Photo : Vendanges à Montgueux, en 2017. Le village, qui surplombe la plaine alluvionnaire de la Seine au niveau de Troyes, est un des secteurs précoces de la Champagne.

Ce rendement d’appellation, qui implique la production, à terme, d’environ 255 millions de bouteilles, est un indicateur de la prudence de la filière dans un environnement troublé, et pas seulement au niveau économique.

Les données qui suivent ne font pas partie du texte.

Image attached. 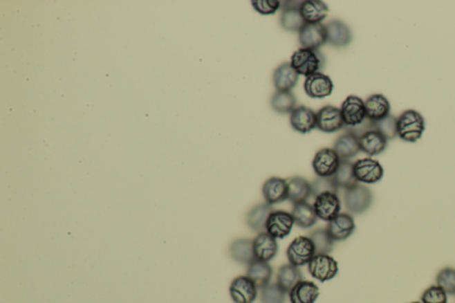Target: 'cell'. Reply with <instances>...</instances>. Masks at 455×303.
Returning <instances> with one entry per match:
<instances>
[{
	"label": "cell",
	"instance_id": "6da1fadb",
	"mask_svg": "<svg viewBox=\"0 0 455 303\" xmlns=\"http://www.w3.org/2000/svg\"><path fill=\"white\" fill-rule=\"evenodd\" d=\"M398 136L407 143H416L425 130V120L418 111L407 109L398 118Z\"/></svg>",
	"mask_w": 455,
	"mask_h": 303
},
{
	"label": "cell",
	"instance_id": "7a4b0ae2",
	"mask_svg": "<svg viewBox=\"0 0 455 303\" xmlns=\"http://www.w3.org/2000/svg\"><path fill=\"white\" fill-rule=\"evenodd\" d=\"M373 196L369 187L357 183L345 190V208L352 214H361L372 205Z\"/></svg>",
	"mask_w": 455,
	"mask_h": 303
},
{
	"label": "cell",
	"instance_id": "3957f363",
	"mask_svg": "<svg viewBox=\"0 0 455 303\" xmlns=\"http://www.w3.org/2000/svg\"><path fill=\"white\" fill-rule=\"evenodd\" d=\"M291 65L296 73L308 77L319 73V71L323 67V59L317 51L300 48L292 55Z\"/></svg>",
	"mask_w": 455,
	"mask_h": 303
},
{
	"label": "cell",
	"instance_id": "277c9868",
	"mask_svg": "<svg viewBox=\"0 0 455 303\" xmlns=\"http://www.w3.org/2000/svg\"><path fill=\"white\" fill-rule=\"evenodd\" d=\"M286 255L290 264L296 267L308 264L315 255V246L308 237L299 236L290 244Z\"/></svg>",
	"mask_w": 455,
	"mask_h": 303
},
{
	"label": "cell",
	"instance_id": "5b68a950",
	"mask_svg": "<svg viewBox=\"0 0 455 303\" xmlns=\"http://www.w3.org/2000/svg\"><path fill=\"white\" fill-rule=\"evenodd\" d=\"M308 273L324 283L335 279L339 273L338 262L329 255H316L308 264Z\"/></svg>",
	"mask_w": 455,
	"mask_h": 303
},
{
	"label": "cell",
	"instance_id": "8992f818",
	"mask_svg": "<svg viewBox=\"0 0 455 303\" xmlns=\"http://www.w3.org/2000/svg\"><path fill=\"white\" fill-rule=\"evenodd\" d=\"M341 111L345 126L351 129L361 126L367 118L364 102L358 96H348L342 102Z\"/></svg>",
	"mask_w": 455,
	"mask_h": 303
},
{
	"label": "cell",
	"instance_id": "52a82bcc",
	"mask_svg": "<svg viewBox=\"0 0 455 303\" xmlns=\"http://www.w3.org/2000/svg\"><path fill=\"white\" fill-rule=\"evenodd\" d=\"M341 158L333 149L324 148L315 155L313 167L319 177H332L337 171Z\"/></svg>",
	"mask_w": 455,
	"mask_h": 303
},
{
	"label": "cell",
	"instance_id": "ba28073f",
	"mask_svg": "<svg viewBox=\"0 0 455 303\" xmlns=\"http://www.w3.org/2000/svg\"><path fill=\"white\" fill-rule=\"evenodd\" d=\"M354 174L358 183L373 184L382 179L384 170L378 161L367 158L355 162Z\"/></svg>",
	"mask_w": 455,
	"mask_h": 303
},
{
	"label": "cell",
	"instance_id": "9c48e42d",
	"mask_svg": "<svg viewBox=\"0 0 455 303\" xmlns=\"http://www.w3.org/2000/svg\"><path fill=\"white\" fill-rule=\"evenodd\" d=\"M230 295L235 303H254L258 288L248 276H239L230 284Z\"/></svg>",
	"mask_w": 455,
	"mask_h": 303
},
{
	"label": "cell",
	"instance_id": "30bf717a",
	"mask_svg": "<svg viewBox=\"0 0 455 303\" xmlns=\"http://www.w3.org/2000/svg\"><path fill=\"white\" fill-rule=\"evenodd\" d=\"M295 221L288 212L277 210L271 212L267 221L266 232L275 239H285L294 227Z\"/></svg>",
	"mask_w": 455,
	"mask_h": 303
},
{
	"label": "cell",
	"instance_id": "8fae6325",
	"mask_svg": "<svg viewBox=\"0 0 455 303\" xmlns=\"http://www.w3.org/2000/svg\"><path fill=\"white\" fill-rule=\"evenodd\" d=\"M299 42L302 48L317 51L327 43L325 25L321 24H306L299 31Z\"/></svg>",
	"mask_w": 455,
	"mask_h": 303
},
{
	"label": "cell",
	"instance_id": "7c38bea8",
	"mask_svg": "<svg viewBox=\"0 0 455 303\" xmlns=\"http://www.w3.org/2000/svg\"><path fill=\"white\" fill-rule=\"evenodd\" d=\"M313 208L317 218L328 223L340 214L341 201L338 194L332 192L323 193L315 198Z\"/></svg>",
	"mask_w": 455,
	"mask_h": 303
},
{
	"label": "cell",
	"instance_id": "4fadbf2b",
	"mask_svg": "<svg viewBox=\"0 0 455 303\" xmlns=\"http://www.w3.org/2000/svg\"><path fill=\"white\" fill-rule=\"evenodd\" d=\"M317 128L321 132L331 134L337 132L345 126L342 118L341 109L331 105L320 109L317 113Z\"/></svg>",
	"mask_w": 455,
	"mask_h": 303
},
{
	"label": "cell",
	"instance_id": "5bb4252c",
	"mask_svg": "<svg viewBox=\"0 0 455 303\" xmlns=\"http://www.w3.org/2000/svg\"><path fill=\"white\" fill-rule=\"evenodd\" d=\"M301 1H285L281 5L283 12L280 17V24L284 30L291 33H299L304 27V19L302 18L300 8Z\"/></svg>",
	"mask_w": 455,
	"mask_h": 303
},
{
	"label": "cell",
	"instance_id": "9a60e30c",
	"mask_svg": "<svg viewBox=\"0 0 455 303\" xmlns=\"http://www.w3.org/2000/svg\"><path fill=\"white\" fill-rule=\"evenodd\" d=\"M326 230L333 241H344L354 233L356 224L352 215L342 212L328 221Z\"/></svg>",
	"mask_w": 455,
	"mask_h": 303
},
{
	"label": "cell",
	"instance_id": "2e32d148",
	"mask_svg": "<svg viewBox=\"0 0 455 303\" xmlns=\"http://www.w3.org/2000/svg\"><path fill=\"white\" fill-rule=\"evenodd\" d=\"M304 90L311 98L323 99L332 95L333 83L330 77L317 73L307 77L304 82Z\"/></svg>",
	"mask_w": 455,
	"mask_h": 303
},
{
	"label": "cell",
	"instance_id": "e0dca14e",
	"mask_svg": "<svg viewBox=\"0 0 455 303\" xmlns=\"http://www.w3.org/2000/svg\"><path fill=\"white\" fill-rule=\"evenodd\" d=\"M326 30V40L330 45L335 48H345L352 42V33L347 24L344 21L332 20L325 25Z\"/></svg>",
	"mask_w": 455,
	"mask_h": 303
},
{
	"label": "cell",
	"instance_id": "ac0fdd59",
	"mask_svg": "<svg viewBox=\"0 0 455 303\" xmlns=\"http://www.w3.org/2000/svg\"><path fill=\"white\" fill-rule=\"evenodd\" d=\"M290 124L299 133H310L317 127V113L313 109L305 106H299L290 115Z\"/></svg>",
	"mask_w": 455,
	"mask_h": 303
},
{
	"label": "cell",
	"instance_id": "d6986e66",
	"mask_svg": "<svg viewBox=\"0 0 455 303\" xmlns=\"http://www.w3.org/2000/svg\"><path fill=\"white\" fill-rule=\"evenodd\" d=\"M263 195L270 205L288 201V181L279 177H271L264 183Z\"/></svg>",
	"mask_w": 455,
	"mask_h": 303
},
{
	"label": "cell",
	"instance_id": "ffe728a7",
	"mask_svg": "<svg viewBox=\"0 0 455 303\" xmlns=\"http://www.w3.org/2000/svg\"><path fill=\"white\" fill-rule=\"evenodd\" d=\"M254 251L257 260L269 262L279 251L277 239L266 231L259 233L254 239Z\"/></svg>",
	"mask_w": 455,
	"mask_h": 303
},
{
	"label": "cell",
	"instance_id": "44dd1931",
	"mask_svg": "<svg viewBox=\"0 0 455 303\" xmlns=\"http://www.w3.org/2000/svg\"><path fill=\"white\" fill-rule=\"evenodd\" d=\"M358 138H360L361 152L366 153L370 157L381 154L387 147V139L375 129L366 131Z\"/></svg>",
	"mask_w": 455,
	"mask_h": 303
},
{
	"label": "cell",
	"instance_id": "7402d4cb",
	"mask_svg": "<svg viewBox=\"0 0 455 303\" xmlns=\"http://www.w3.org/2000/svg\"><path fill=\"white\" fill-rule=\"evenodd\" d=\"M333 149L337 153L341 160H349V159L356 157L361 152L360 138L356 134L348 131L335 140Z\"/></svg>",
	"mask_w": 455,
	"mask_h": 303
},
{
	"label": "cell",
	"instance_id": "603a6c76",
	"mask_svg": "<svg viewBox=\"0 0 455 303\" xmlns=\"http://www.w3.org/2000/svg\"><path fill=\"white\" fill-rule=\"evenodd\" d=\"M298 80L299 74L292 68L291 62H284L274 71L273 82L277 91H291Z\"/></svg>",
	"mask_w": 455,
	"mask_h": 303
},
{
	"label": "cell",
	"instance_id": "cb8c5ba5",
	"mask_svg": "<svg viewBox=\"0 0 455 303\" xmlns=\"http://www.w3.org/2000/svg\"><path fill=\"white\" fill-rule=\"evenodd\" d=\"M288 293L291 303H315L320 290L313 281L301 280Z\"/></svg>",
	"mask_w": 455,
	"mask_h": 303
},
{
	"label": "cell",
	"instance_id": "d4e9b609",
	"mask_svg": "<svg viewBox=\"0 0 455 303\" xmlns=\"http://www.w3.org/2000/svg\"><path fill=\"white\" fill-rule=\"evenodd\" d=\"M273 211L272 206L267 203L255 205L246 215V224L254 232H265L267 221Z\"/></svg>",
	"mask_w": 455,
	"mask_h": 303
},
{
	"label": "cell",
	"instance_id": "484cf974",
	"mask_svg": "<svg viewBox=\"0 0 455 303\" xmlns=\"http://www.w3.org/2000/svg\"><path fill=\"white\" fill-rule=\"evenodd\" d=\"M300 11L305 23L315 24L325 20L328 15L329 8L326 3L320 0H307L302 1Z\"/></svg>",
	"mask_w": 455,
	"mask_h": 303
},
{
	"label": "cell",
	"instance_id": "4316f807",
	"mask_svg": "<svg viewBox=\"0 0 455 303\" xmlns=\"http://www.w3.org/2000/svg\"><path fill=\"white\" fill-rule=\"evenodd\" d=\"M230 255L234 261L241 264L249 265L255 259L254 251V239H238L234 240L230 246Z\"/></svg>",
	"mask_w": 455,
	"mask_h": 303
},
{
	"label": "cell",
	"instance_id": "83f0119b",
	"mask_svg": "<svg viewBox=\"0 0 455 303\" xmlns=\"http://www.w3.org/2000/svg\"><path fill=\"white\" fill-rule=\"evenodd\" d=\"M366 118L373 122L379 121L388 117L391 112V104L388 99L382 95H373L364 102Z\"/></svg>",
	"mask_w": 455,
	"mask_h": 303
},
{
	"label": "cell",
	"instance_id": "f1b7e54d",
	"mask_svg": "<svg viewBox=\"0 0 455 303\" xmlns=\"http://www.w3.org/2000/svg\"><path fill=\"white\" fill-rule=\"evenodd\" d=\"M273 270L266 261L255 260L248 265L246 276L255 284L258 289L269 285Z\"/></svg>",
	"mask_w": 455,
	"mask_h": 303
},
{
	"label": "cell",
	"instance_id": "f546056e",
	"mask_svg": "<svg viewBox=\"0 0 455 303\" xmlns=\"http://www.w3.org/2000/svg\"><path fill=\"white\" fill-rule=\"evenodd\" d=\"M295 224L301 229L306 230L313 227L317 221L316 212L313 205L307 201L295 204L291 212Z\"/></svg>",
	"mask_w": 455,
	"mask_h": 303
},
{
	"label": "cell",
	"instance_id": "4dcf8cb0",
	"mask_svg": "<svg viewBox=\"0 0 455 303\" xmlns=\"http://www.w3.org/2000/svg\"><path fill=\"white\" fill-rule=\"evenodd\" d=\"M288 181V201L292 204L307 201L311 196V183L301 176L289 178Z\"/></svg>",
	"mask_w": 455,
	"mask_h": 303
},
{
	"label": "cell",
	"instance_id": "1f68e13d",
	"mask_svg": "<svg viewBox=\"0 0 455 303\" xmlns=\"http://www.w3.org/2000/svg\"><path fill=\"white\" fill-rule=\"evenodd\" d=\"M302 274L299 267L288 264L279 268L277 273V284L286 293L291 291L294 287L301 282Z\"/></svg>",
	"mask_w": 455,
	"mask_h": 303
},
{
	"label": "cell",
	"instance_id": "d6a6232c",
	"mask_svg": "<svg viewBox=\"0 0 455 303\" xmlns=\"http://www.w3.org/2000/svg\"><path fill=\"white\" fill-rule=\"evenodd\" d=\"M339 188L347 190L358 183L354 174V163L350 160H341L336 173L332 176Z\"/></svg>",
	"mask_w": 455,
	"mask_h": 303
},
{
	"label": "cell",
	"instance_id": "836d02e7",
	"mask_svg": "<svg viewBox=\"0 0 455 303\" xmlns=\"http://www.w3.org/2000/svg\"><path fill=\"white\" fill-rule=\"evenodd\" d=\"M296 102L295 96L291 91H277L270 100L271 108L280 114H291Z\"/></svg>",
	"mask_w": 455,
	"mask_h": 303
},
{
	"label": "cell",
	"instance_id": "e575fe53",
	"mask_svg": "<svg viewBox=\"0 0 455 303\" xmlns=\"http://www.w3.org/2000/svg\"><path fill=\"white\" fill-rule=\"evenodd\" d=\"M308 237L313 243L316 255H329L333 251L335 241L326 229L313 230Z\"/></svg>",
	"mask_w": 455,
	"mask_h": 303
},
{
	"label": "cell",
	"instance_id": "d590c367",
	"mask_svg": "<svg viewBox=\"0 0 455 303\" xmlns=\"http://www.w3.org/2000/svg\"><path fill=\"white\" fill-rule=\"evenodd\" d=\"M373 129L378 131L387 140H393L398 136V118L389 115L379 121L373 122Z\"/></svg>",
	"mask_w": 455,
	"mask_h": 303
},
{
	"label": "cell",
	"instance_id": "8d00e7d4",
	"mask_svg": "<svg viewBox=\"0 0 455 303\" xmlns=\"http://www.w3.org/2000/svg\"><path fill=\"white\" fill-rule=\"evenodd\" d=\"M286 292L277 283L261 289V303H285Z\"/></svg>",
	"mask_w": 455,
	"mask_h": 303
},
{
	"label": "cell",
	"instance_id": "74e56055",
	"mask_svg": "<svg viewBox=\"0 0 455 303\" xmlns=\"http://www.w3.org/2000/svg\"><path fill=\"white\" fill-rule=\"evenodd\" d=\"M436 282L447 295H455V268H445L439 271Z\"/></svg>",
	"mask_w": 455,
	"mask_h": 303
},
{
	"label": "cell",
	"instance_id": "f35d334b",
	"mask_svg": "<svg viewBox=\"0 0 455 303\" xmlns=\"http://www.w3.org/2000/svg\"><path fill=\"white\" fill-rule=\"evenodd\" d=\"M338 190L332 177H319L311 183V196L313 198L326 192L338 194Z\"/></svg>",
	"mask_w": 455,
	"mask_h": 303
},
{
	"label": "cell",
	"instance_id": "ab89813d",
	"mask_svg": "<svg viewBox=\"0 0 455 303\" xmlns=\"http://www.w3.org/2000/svg\"><path fill=\"white\" fill-rule=\"evenodd\" d=\"M422 303H447V293L438 286H431L423 292Z\"/></svg>",
	"mask_w": 455,
	"mask_h": 303
},
{
	"label": "cell",
	"instance_id": "60d3db41",
	"mask_svg": "<svg viewBox=\"0 0 455 303\" xmlns=\"http://www.w3.org/2000/svg\"><path fill=\"white\" fill-rule=\"evenodd\" d=\"M252 5L259 14L270 15L276 14L281 6L279 0H252Z\"/></svg>",
	"mask_w": 455,
	"mask_h": 303
},
{
	"label": "cell",
	"instance_id": "b9f144b4",
	"mask_svg": "<svg viewBox=\"0 0 455 303\" xmlns=\"http://www.w3.org/2000/svg\"><path fill=\"white\" fill-rule=\"evenodd\" d=\"M410 303H422L420 302H410Z\"/></svg>",
	"mask_w": 455,
	"mask_h": 303
}]
</instances>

9 000 kilos de raisin par hectare
Soit 255 millions de cols. Voilà le rendement d’appellation annoncé, ce mercredi 23 juillet, par les deux coprésidents de l’interprofession champenoise, Maxime Toubart et David Chatillon. Alors que la Champagne redoute la mise en application de droits de douane punitifs par les États-Unis, son premier marché en volumes comme en valeur, et que le monde du vin et, plus généralement, celui des boissons alcoolisées, subit de plein fouet une véritable crise de déconsommation, ce chiffre est l’indicateur de la prudence de la filière.
Un patient calcul
Parce qu’en Champagne, le rendement d’appellation ne sort pas du chapeau, il s’agit du fruit d’un patient calcul, qui prend en compte les expéditions de l’année (qui stagnent, pour l’instant, à 270 millions de cols et des poussières sur douze mois glissants, un peu plus bas que leur niveau de la fin de l’année 2024), le niveau actuel des stocks (1,280 milliard de cols, largement supérieur à l’équivalent de quatre ans d’expéditions à l’heure actuelle, soit au moins un an de trop), les prévisions d’atterrissage pour l’année suivante (et, même, sur six ans, comme l’explique David Chatillon) et la conjoncture économique générale, le champagne, boisson de la fête et des moments d’exception, étant largement dépendant du moral des consommateurs.
La désirabilité
De leur moral, et de leurs moyens économiques. Les augmentations de prix généralisées, particulièrement marquées depuis la crise du Covid, ont sans doute également entamé le potentiel de séduction du champagne, qui traverse une crise de désirabilité. Un point que Maxime Toubart met en lumière depuis plusieurs mois. « À Paris, sur les terrasses, il faut qu’on boive du champagne ! », insiste le président du Syndicat général des vignerons.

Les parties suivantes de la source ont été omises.